### Document:
>> Begin

How to Predict and Remediate IT Incidents Before They Affect Business Outcomes [Webinar Recap]

Author: Guy Nadivi

The ability to proactively predict  and remediate IT incidents BEFORE they occur, rather than react to them after they’ve already happened, is one of the key value propositions of a new IT operations category called AIOps, which stands for Artificial Intelligence for IT Operations.

Leveraging the AI part of AIOps to mitigate problems before they become problems is a game changer for IT. So we’ve partnered with Loom Systems, who like ourselves are a Gartner Cool Vendor in their category, to demonstrate how two best-of-breed providers can integrate their respective platforms to create an enterprise-grade AIOps solution. In doing so, we believe the result is an early glimpse at the self-healing data center of tomorrow, and we think you’ll be intrigued to experience how you can peek over the horizon to see  and automatically remediate incidents before they impact end-users.

Let’s start with the obvious question many of you might have on your mind – what is AIOps? It is after all, a term that kind of snuck up on all of us.

The term AIOps, like a lot of buzzwords in our industry, was originated by Gartner. In this case, a Sr. Director Analyst named Colin Fletcher coined it in 2016, and its earliest published appearance (as best I can tell) was in early 2017.

Interestingly though, Colin told me he originally meant the term to refer to Algorithmic IT Operations.

Since then it’s evolved to refer to Artificial Intelligence for IT Operations.

Now we all know how it is in IT marketing. New buzzwords are used to refresh a category and create excitement. So is AIOps basically just a recycling of the term “IT monitoring”? Are IT monitoring and AIOps basically the same? Twins, so to speak, but with different names?

Here’s the definition for IT Monitoring, courtesy of an internet publication many of you are probably aware of called TechTarget:

  “IT monitoring is the process to gather metrics about the operations of an IT environment’s hardware and software to ensure everything functions as expected to support applications and services.   Basic monitoring is performed through device operation checks, while more advanced monitoring gives granular views on operational statuses, including average response times, number of application instances, error and request rates, CPU usage and application availability.”    

The operative words there are “gather metrics” – “through device operation checks”.

This reflects one of the primary characteristics of IT Monitoring – namely that it’s passive in nature.

And here’s Colin Fletcher’s original definition for AIOps:

“AIOps platforms utilize big data, modern machine learning and other advanced analytics technologies to directly and indirectly enhance IT operations (monitoring, automation and service desk) functions with proactive, personal and dynamic insight. AIOps platforms enable the concurrent use of multiple data sources, data collection methods, analytical (real-time and deep) technologies, and presentation technologies.”

Unlike IT Monitoring, AIOps is proactive and far more sophisticated. So AIOps is a LOT MORE than just IT Monitoring.

At this point you may be asking yourself, “OK, but how can this benefit me?”

As we all know, in today’s Digital Era, most businesses are digital or undergoing a digital transformation, which means that IT systems are replacing many traditional physical business processes, and that in turn means more work for IT Operations.

In fact, IT Operations engineers have become responsible for the customers’ digital experience. When your organization’s systems are misbehaving, underperforming, or worse not working at all, your customers’ satisfaction is affected, which often leads to customer churn.

>> End

### Data extract:
>> Begin

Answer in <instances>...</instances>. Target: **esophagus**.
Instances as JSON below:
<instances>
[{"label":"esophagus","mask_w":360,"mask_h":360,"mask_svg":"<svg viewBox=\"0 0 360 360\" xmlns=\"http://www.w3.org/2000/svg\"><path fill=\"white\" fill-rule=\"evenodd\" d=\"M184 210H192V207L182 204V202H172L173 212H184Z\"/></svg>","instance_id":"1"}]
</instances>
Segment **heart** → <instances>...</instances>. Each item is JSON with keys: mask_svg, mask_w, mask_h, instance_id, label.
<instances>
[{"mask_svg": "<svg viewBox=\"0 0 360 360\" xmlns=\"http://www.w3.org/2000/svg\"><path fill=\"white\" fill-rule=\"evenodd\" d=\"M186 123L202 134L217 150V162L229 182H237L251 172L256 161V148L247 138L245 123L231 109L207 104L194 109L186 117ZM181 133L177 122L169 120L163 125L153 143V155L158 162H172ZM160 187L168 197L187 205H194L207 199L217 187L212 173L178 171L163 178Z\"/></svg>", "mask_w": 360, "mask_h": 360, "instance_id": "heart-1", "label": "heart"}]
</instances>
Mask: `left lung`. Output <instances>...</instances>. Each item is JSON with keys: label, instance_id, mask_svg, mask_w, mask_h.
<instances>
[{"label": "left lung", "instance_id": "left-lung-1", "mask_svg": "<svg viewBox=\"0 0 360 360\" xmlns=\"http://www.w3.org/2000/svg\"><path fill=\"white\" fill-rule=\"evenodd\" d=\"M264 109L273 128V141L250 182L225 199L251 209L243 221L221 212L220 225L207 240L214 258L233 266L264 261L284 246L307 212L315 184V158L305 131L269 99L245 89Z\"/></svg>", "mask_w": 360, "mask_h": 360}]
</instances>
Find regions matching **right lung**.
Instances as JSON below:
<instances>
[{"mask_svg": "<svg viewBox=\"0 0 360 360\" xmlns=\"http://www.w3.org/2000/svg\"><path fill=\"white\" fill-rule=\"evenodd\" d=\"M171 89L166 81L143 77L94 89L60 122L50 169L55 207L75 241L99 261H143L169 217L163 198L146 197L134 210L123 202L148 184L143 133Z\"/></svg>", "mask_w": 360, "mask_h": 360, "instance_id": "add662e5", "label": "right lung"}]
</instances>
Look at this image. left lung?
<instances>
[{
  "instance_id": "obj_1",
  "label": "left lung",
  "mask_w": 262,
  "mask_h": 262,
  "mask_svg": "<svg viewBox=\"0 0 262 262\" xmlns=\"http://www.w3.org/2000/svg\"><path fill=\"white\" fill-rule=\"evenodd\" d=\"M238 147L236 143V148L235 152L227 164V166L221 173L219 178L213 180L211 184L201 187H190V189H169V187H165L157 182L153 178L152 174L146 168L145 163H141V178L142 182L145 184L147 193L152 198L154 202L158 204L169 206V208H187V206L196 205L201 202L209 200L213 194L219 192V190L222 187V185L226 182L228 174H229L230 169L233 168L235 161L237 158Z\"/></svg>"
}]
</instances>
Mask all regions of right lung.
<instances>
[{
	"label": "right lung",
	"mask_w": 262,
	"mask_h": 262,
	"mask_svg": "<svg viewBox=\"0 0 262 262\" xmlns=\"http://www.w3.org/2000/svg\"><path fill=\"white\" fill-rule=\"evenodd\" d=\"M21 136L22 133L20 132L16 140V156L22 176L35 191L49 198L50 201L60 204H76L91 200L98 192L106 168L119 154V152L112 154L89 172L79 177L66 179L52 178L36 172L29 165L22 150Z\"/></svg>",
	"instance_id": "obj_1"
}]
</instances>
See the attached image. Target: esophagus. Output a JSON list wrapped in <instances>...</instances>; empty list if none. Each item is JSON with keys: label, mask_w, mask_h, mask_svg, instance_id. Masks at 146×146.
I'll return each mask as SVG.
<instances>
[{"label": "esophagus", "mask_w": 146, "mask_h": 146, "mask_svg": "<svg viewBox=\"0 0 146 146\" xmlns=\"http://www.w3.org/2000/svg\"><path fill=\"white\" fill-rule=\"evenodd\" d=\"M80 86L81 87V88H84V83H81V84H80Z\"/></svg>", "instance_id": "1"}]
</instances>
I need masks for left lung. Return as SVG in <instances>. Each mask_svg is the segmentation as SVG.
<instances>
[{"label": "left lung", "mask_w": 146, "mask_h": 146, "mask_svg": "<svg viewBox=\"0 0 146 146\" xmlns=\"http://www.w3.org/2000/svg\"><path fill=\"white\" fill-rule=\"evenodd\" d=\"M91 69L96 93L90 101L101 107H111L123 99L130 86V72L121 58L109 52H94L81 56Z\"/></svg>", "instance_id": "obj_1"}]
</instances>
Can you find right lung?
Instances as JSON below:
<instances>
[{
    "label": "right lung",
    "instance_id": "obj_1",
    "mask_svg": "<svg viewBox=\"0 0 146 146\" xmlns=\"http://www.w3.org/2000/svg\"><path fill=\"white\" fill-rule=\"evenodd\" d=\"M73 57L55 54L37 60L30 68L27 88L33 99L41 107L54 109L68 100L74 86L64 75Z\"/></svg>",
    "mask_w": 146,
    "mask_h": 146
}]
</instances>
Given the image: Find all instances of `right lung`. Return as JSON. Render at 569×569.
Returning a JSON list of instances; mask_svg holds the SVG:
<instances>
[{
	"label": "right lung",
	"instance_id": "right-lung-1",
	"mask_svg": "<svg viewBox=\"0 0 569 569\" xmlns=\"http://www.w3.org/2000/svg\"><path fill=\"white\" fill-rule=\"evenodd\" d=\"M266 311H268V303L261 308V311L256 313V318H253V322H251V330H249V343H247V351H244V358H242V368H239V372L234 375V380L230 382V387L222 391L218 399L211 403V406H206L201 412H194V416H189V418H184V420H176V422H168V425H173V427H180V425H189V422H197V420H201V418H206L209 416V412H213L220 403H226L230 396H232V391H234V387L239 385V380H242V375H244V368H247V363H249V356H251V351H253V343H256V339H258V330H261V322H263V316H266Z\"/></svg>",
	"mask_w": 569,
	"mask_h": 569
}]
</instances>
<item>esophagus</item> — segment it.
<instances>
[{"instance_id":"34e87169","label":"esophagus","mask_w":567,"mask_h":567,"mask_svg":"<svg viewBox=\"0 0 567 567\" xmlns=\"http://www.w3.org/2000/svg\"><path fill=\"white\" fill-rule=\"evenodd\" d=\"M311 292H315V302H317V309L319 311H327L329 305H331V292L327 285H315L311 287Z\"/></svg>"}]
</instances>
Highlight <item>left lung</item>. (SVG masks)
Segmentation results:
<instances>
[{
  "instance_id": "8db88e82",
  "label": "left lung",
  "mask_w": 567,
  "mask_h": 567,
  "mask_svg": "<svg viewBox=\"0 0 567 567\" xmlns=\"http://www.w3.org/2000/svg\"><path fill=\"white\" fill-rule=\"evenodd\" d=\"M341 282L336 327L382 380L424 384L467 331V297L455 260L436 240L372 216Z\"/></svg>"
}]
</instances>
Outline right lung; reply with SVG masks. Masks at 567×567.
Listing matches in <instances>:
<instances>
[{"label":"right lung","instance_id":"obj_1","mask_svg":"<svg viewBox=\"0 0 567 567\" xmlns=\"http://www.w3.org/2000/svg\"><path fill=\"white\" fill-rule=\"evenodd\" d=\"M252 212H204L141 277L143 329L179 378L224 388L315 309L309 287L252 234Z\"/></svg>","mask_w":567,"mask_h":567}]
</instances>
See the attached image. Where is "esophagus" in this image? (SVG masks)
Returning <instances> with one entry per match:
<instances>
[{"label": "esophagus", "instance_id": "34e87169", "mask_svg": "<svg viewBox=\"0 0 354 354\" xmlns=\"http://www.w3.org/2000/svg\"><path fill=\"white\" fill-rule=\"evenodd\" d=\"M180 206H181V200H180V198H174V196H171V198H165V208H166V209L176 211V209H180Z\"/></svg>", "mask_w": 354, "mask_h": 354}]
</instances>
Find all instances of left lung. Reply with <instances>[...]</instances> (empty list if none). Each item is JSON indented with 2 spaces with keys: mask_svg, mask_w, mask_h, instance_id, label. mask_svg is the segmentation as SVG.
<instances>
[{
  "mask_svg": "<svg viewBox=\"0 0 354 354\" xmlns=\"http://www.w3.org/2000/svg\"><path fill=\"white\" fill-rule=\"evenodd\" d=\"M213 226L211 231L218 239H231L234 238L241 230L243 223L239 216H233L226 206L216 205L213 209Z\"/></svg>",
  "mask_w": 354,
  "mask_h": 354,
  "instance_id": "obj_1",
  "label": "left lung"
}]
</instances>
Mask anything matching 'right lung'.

>> End

### Work instructions:
1. Answer these questions about the AIOps webinar recap:
(a) Who coined the term AIOps, and in what year?
(b) What did the person who coined AIOps originally mean the term to refer to?
(c) Which publication supplied the recap's definition of IT monitoring?
2. Continue the AIOps webinar recap from its final sentence.

### In response:
1.
(a) Colin Fletcher, a Sr. Director Analyst at Gartner, coined it in 2016.
(b) Algorithmic IT Operations.
(c) TechTarget.

2.
It’s that simple.

End users often use applications or websites and love how simple and intuitive they can be. In IT though, we all know that building something to look nice and simple, can actually be quite difficult. That’s because there are usually many technologies under the hood that need to work together seamlessly in order for these digital experiences to run smoothly.

As if that wasn’t enough, let’s add some more complexity:

With Cloud Computing on the one hand, and Microservices architectures on the other, things become even more complex, for the following reasons:

  1. Cloud computing means abstraction – that can lead to struggles understanding what the impact of a performance issue on a host will do to other components of your applications.
  2. These environments change dynamically, making it harder to stay on top of everything.
  3. Microservices often require disparate data sources, each generating its own logs and metrics, making tracing and correlation an inherent part of root cause analysis (RCA).

So, the increased complexity of digital businesses architectures, coupled with the explosion of different data types, and the elevated expectations consumers have these days for seamless end user experiences, makes the life of IT Operations teams quite challenging.

Enter AIOps.

AIOps is a set of tools that enable achievement of optimum availability and performance by leveraging machine learning technologies against massive data stores with wide variance. The big idea here is to use machines to deal with machines.

Here are some examples of the challenges customers often look to address by implementing AIOps:

  • Outage prevention – organizations in the process of cloud migration or architecture change, often look for modern technologies like AIOps to help them prevent outages before the business is affected. This is a marked difference from 2 years ago when the market was just focused on noise reduction. Artificial intelligence and machine learning have raised expectations of how much more is possible.
  • Capturing different data feeds – this means it’s not just about alerts anymore. There’s a huge need to consolidate logs, metrics, and events together, and to make sense out of them as a whole.
  • Consolidation of tools – this one is mainly about the workflow of the users. They’d like AIOps to make their daily lives easier and consolidate everything into one system.

A monitoring architecture for modern enterprises that can do all of the above would be a real-life example of a self-healing architecture.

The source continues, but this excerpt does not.